Git Product home page Git Product logo

baseball-project's Introduction

Insights into Starting Pitchers' Season Strikeout Numbers

Michael Scognamiglio & Joe Ramirez

Sources: PyBaseball, Baseball-Reference, FanGraphs

Project Introduction

This project analyzes strikeout numbers for a starting pitcher in a season. For this analysis, we used a dataset of pitching statistics ranging from 2014 to 2019 on a season by season basis. Through exploratory data analysis and building an accurate interpretable linear regression model, the goal of this project is to gain insights into what statistics are most important in determining a starting pitcher's season strikeout numbers. As a result of our analysis and modeling, we are confident that we can provide a baseball general manager with a novel framework to capitalize on market inefficiencies in free agency.

Repository Structure

  • pngs -- contains visualizations that highlight key features in our analysis

  • jupyter_notebooks -- contains the chronological breakdown of all the code used in our exploratory data analysis, statistical testing, model building, and post-model analysis. The order of the notebooks is as follows:

    • Baseball_Refernce_Data_Collection
    • fangraphsdf_merging_with_brefdf
    • stat_tests
    • Mlb_Data_Cleaning_Stats_Analysis
    • Baseball_EDA_feature_elimination_stats
    • Modeling
    • Model_Predictions_Analysis
    • Post_Modeling_Analysis
  • README.md

  • presentation pdf -- contains pdf version of project presentation

Data

For our project, we used a powerful baseball library contained in Python called PyBaseball. This library provided us with a vast array of pitching statistics from Baseball-Reference and FanGraphs. The Baseball-Reference dataset gave us more traditional baseball statistics while FanGraphs gave us the baseball statistics used in modern-day analytics. After merging these datasets, we filtered down the possible features for our model from over 330 features down to 34.

Statistical Tests

In an effort to engineer features for our model, we wanted to test a few hypotheses that we formed based on prior baseball knowledge and our EDA:

  • Do starting pitchers with elite fastball velocity garner more strikeouts in a season than pitchers with unremarkable fastball velocity?
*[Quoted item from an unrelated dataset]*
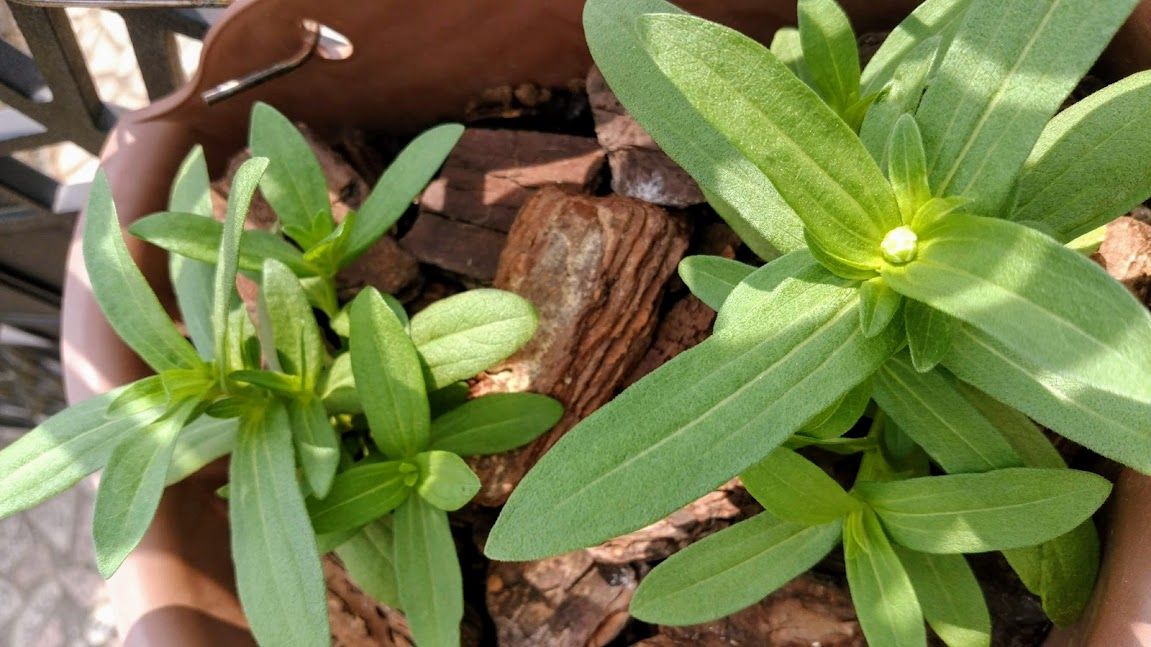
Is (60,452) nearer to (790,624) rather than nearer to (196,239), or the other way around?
(196,239)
    • From our two sample means test with a test statistic of 5.3, we were able to reject the null hypothesis that fastball velocity does not have an affect on starting pitcher season strikeouts. This finding allows us to conclude that starting pitchers with elite fastball velocity obtain better season strikeout numbers than those without elite fastball velocity.
  • Controlling for elite fastball velocity and pitchers with high endurance in a season, does a starting pitcher throwing his first pitch in an at-bat as a strike greatly influence his season strikeout total?
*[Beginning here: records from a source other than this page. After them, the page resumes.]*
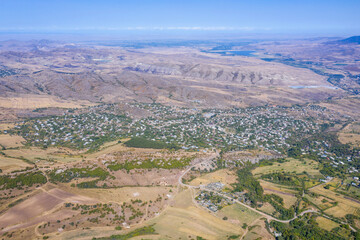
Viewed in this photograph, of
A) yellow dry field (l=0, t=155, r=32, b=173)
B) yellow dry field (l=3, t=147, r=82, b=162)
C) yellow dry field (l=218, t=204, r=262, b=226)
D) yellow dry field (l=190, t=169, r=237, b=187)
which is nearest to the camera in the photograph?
yellow dry field (l=218, t=204, r=262, b=226)

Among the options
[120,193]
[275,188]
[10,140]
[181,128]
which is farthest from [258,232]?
[10,140]

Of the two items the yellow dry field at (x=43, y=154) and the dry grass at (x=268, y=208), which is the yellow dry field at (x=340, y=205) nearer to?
the dry grass at (x=268, y=208)

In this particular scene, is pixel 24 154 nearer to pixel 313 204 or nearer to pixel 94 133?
pixel 94 133

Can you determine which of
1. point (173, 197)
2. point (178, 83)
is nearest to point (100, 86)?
point (178, 83)

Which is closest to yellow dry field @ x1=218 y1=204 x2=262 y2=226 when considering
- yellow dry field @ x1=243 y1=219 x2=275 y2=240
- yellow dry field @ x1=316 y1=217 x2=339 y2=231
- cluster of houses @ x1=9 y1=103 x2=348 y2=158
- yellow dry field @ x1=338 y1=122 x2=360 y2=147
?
yellow dry field @ x1=243 y1=219 x2=275 y2=240

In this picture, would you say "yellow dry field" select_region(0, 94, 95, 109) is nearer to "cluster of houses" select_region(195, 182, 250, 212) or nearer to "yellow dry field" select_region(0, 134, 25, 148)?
"yellow dry field" select_region(0, 134, 25, 148)

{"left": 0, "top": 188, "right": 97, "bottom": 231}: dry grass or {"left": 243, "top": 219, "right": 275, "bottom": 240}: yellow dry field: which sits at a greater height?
{"left": 0, "top": 188, "right": 97, "bottom": 231}: dry grass

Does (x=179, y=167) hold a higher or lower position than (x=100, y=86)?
lower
    • With a test statistic of -2.60 and a p-value of .002, we are able to conclude that a starting pitcher with a high first-strike percentage is far better able to garner strikeouts in a season than the population.
  • Does a starting pitcher's best pitch have any demonstrable effect on their season strikeouts numbers?

    • From our ANOVA test with an F-statistic of 12.51, we were able to determine that a starting pitcher's best pitch does indeed have a significant impact on their season strikeout numbers.
  • Does a starting pitcher's ability to induce swings on pitches from outside the strikezone significantly impact their strikeout numbers in a season?

    • With a test statistic of 8.30 and a p-value of approximately 0, we received a strongly significant result that starting pitchers who get batters to swing outside of the strikezone at a high rate post higher season strikeout numbers.

Modeling

We sought to create a model to provide a baseball team's general manager with novel insights into which pitching statistics most accurately relate to their season strikeout totals. In order to accomplish this, we had to generate a model with a high level of accuracy.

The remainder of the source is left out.